--- PROMPT ---
Could you copy every line in the listing below that has the word "Sweatshirt"?
*** Begin section ***
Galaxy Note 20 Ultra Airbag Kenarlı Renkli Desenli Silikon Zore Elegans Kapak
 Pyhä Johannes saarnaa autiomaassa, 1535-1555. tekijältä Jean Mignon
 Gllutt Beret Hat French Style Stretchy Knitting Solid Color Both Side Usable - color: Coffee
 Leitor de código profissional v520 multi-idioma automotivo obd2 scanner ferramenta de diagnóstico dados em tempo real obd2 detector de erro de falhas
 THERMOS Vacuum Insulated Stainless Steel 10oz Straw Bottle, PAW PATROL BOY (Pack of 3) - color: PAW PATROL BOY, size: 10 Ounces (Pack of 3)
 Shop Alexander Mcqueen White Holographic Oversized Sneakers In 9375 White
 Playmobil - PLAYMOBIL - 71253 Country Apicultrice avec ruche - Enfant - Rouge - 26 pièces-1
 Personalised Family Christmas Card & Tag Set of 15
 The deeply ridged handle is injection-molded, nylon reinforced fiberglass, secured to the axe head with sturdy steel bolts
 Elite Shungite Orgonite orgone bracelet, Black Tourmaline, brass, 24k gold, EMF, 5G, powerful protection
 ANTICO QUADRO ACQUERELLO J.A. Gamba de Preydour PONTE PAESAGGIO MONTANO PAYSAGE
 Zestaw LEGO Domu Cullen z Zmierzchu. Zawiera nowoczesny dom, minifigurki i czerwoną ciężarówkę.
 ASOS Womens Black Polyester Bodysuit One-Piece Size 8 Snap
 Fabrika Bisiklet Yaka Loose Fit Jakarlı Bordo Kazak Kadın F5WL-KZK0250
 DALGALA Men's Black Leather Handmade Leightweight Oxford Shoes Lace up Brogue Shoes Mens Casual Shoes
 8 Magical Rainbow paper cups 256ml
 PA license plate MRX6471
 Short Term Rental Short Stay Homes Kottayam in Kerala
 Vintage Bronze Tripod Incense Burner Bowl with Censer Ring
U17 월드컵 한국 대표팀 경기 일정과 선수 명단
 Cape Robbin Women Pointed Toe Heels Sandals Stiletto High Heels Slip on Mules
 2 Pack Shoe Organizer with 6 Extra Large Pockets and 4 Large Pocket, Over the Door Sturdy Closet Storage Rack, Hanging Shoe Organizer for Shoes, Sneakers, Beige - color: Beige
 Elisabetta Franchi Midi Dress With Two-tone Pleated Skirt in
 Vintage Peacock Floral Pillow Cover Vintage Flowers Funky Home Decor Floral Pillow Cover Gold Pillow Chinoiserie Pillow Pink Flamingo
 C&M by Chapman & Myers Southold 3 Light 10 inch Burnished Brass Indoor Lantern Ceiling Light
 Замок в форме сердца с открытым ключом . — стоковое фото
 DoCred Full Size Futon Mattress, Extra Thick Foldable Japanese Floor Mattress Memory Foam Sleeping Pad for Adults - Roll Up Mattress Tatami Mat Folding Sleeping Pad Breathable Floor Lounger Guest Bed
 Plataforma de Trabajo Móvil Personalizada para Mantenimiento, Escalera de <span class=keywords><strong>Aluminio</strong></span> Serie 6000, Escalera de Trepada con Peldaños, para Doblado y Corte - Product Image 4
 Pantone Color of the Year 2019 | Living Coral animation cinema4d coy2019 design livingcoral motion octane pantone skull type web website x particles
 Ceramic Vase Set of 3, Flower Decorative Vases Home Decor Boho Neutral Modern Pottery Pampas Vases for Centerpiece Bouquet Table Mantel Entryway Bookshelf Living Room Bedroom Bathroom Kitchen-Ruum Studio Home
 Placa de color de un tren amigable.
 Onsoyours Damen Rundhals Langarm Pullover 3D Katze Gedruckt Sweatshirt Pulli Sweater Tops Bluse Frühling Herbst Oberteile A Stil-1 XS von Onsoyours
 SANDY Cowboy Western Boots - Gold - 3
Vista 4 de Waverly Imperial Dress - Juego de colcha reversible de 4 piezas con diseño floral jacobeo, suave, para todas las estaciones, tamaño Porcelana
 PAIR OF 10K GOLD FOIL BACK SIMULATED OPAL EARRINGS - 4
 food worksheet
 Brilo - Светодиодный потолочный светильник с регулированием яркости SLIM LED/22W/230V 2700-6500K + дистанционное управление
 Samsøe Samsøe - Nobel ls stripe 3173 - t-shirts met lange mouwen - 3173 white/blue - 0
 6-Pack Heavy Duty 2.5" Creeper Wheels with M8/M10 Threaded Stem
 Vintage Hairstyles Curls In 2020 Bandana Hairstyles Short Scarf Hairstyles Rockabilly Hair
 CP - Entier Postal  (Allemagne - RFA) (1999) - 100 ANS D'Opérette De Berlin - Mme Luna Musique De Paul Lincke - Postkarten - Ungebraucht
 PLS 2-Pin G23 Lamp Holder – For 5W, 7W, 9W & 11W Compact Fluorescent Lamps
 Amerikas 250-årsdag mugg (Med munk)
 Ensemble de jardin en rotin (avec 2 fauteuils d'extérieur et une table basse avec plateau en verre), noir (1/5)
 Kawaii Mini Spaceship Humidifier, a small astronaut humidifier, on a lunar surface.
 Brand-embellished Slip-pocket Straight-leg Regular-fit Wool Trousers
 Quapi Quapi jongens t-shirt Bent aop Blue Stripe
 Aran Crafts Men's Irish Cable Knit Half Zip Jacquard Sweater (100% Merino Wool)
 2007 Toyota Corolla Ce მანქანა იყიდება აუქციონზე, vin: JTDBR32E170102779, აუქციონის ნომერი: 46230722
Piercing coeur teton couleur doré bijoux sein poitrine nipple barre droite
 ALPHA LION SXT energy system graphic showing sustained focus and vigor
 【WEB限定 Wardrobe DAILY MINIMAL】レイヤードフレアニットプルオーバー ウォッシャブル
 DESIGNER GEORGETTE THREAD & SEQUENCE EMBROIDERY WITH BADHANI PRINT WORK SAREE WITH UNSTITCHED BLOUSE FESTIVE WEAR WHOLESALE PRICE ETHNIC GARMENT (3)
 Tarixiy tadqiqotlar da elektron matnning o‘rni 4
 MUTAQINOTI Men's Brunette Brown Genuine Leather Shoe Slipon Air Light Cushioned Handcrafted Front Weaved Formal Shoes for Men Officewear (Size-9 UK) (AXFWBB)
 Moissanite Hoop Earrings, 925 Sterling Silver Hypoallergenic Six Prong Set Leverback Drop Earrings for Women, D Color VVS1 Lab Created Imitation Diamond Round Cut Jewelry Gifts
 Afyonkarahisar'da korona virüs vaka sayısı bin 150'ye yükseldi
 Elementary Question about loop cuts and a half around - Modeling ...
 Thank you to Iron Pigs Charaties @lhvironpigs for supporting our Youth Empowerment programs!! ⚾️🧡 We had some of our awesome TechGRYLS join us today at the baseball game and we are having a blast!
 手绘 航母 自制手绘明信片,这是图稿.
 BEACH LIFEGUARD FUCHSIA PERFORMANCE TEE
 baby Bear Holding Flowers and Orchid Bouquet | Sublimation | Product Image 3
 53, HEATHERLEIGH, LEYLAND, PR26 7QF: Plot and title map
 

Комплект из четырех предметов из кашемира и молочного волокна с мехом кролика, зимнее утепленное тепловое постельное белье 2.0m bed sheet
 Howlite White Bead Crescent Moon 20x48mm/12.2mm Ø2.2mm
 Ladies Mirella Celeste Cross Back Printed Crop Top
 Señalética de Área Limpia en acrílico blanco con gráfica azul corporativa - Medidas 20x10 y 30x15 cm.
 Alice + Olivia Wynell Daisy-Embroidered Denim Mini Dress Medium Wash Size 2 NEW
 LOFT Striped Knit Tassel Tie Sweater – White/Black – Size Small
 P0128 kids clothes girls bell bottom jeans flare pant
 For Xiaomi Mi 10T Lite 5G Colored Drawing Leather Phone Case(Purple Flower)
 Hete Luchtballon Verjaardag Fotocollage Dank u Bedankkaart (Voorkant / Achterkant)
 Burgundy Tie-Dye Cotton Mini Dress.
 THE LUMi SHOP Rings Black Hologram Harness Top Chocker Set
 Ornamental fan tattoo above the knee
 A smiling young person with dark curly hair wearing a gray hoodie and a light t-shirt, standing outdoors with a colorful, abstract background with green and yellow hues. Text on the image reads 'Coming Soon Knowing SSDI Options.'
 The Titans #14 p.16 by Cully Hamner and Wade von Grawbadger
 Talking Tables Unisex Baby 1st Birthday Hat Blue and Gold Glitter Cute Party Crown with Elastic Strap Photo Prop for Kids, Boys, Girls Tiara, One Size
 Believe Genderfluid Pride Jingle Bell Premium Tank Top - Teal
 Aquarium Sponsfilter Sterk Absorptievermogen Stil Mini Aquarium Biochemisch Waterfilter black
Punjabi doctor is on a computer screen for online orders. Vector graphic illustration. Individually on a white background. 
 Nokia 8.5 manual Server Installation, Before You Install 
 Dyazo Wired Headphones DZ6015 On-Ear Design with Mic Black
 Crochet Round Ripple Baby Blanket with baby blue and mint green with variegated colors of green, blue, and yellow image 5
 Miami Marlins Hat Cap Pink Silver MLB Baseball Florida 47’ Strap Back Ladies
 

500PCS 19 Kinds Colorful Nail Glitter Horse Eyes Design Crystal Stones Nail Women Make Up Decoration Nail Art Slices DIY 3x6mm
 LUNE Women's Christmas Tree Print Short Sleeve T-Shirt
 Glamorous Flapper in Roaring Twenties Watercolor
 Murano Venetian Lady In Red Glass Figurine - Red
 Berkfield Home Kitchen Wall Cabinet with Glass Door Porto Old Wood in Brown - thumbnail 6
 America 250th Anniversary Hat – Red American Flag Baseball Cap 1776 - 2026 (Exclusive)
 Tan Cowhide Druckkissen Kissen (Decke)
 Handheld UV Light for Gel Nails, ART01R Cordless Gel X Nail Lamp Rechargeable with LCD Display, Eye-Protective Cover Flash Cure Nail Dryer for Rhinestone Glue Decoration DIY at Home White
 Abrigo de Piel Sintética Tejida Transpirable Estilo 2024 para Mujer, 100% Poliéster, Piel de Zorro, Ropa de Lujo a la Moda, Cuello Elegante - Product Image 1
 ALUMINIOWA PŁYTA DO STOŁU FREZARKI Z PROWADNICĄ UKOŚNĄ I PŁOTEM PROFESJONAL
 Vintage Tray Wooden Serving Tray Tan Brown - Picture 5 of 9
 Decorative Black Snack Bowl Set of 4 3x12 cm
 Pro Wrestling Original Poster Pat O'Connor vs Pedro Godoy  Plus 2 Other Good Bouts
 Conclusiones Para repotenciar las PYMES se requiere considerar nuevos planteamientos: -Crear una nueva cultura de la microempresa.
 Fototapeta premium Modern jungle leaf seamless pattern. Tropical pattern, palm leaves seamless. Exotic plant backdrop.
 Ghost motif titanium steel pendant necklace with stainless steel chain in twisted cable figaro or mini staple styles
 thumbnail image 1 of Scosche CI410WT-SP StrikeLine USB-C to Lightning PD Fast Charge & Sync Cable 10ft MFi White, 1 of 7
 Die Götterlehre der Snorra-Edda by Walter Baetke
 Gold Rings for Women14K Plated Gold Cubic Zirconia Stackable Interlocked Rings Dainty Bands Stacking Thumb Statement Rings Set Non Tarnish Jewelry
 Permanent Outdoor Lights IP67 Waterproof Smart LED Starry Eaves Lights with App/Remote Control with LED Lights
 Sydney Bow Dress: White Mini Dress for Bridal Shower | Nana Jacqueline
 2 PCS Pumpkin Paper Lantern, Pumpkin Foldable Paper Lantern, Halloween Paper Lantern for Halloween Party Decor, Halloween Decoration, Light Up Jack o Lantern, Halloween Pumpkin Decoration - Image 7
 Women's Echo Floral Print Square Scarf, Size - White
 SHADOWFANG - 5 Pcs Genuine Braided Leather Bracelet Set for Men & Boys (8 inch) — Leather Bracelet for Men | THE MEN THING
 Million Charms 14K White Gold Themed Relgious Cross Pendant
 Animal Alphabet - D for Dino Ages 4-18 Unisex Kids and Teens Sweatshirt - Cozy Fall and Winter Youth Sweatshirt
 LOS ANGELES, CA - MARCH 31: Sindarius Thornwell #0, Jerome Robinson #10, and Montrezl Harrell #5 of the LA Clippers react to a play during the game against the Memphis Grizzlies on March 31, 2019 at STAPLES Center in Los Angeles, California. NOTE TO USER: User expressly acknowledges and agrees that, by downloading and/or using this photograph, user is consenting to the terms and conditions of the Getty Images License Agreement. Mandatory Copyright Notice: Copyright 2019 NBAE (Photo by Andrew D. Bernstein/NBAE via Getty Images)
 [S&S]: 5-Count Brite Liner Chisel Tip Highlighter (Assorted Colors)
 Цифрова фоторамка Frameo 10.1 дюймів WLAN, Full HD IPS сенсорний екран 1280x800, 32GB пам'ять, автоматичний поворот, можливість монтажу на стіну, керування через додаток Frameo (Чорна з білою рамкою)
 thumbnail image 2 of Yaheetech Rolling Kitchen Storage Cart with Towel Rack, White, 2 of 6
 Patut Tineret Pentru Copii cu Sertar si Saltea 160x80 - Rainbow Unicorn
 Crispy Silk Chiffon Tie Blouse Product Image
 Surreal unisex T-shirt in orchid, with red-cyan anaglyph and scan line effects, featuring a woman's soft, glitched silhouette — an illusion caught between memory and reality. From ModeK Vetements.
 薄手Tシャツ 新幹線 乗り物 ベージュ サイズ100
*** End section ***
--- SOLUTION ---
 Onsoyours Damen Rundhals Langarm Pullover 3D Katze Gedruckt Sweatshirt Pulli Sweater Tops Bluse Frühling Herbst Oberteile A Stil-1 XS von Onsoyours
 Animal Alphabet - D for Dino Ages 4-18 Unisex Kids and Teens Sweatshirt - Cozy Fall and Winter Youth Sweatshirt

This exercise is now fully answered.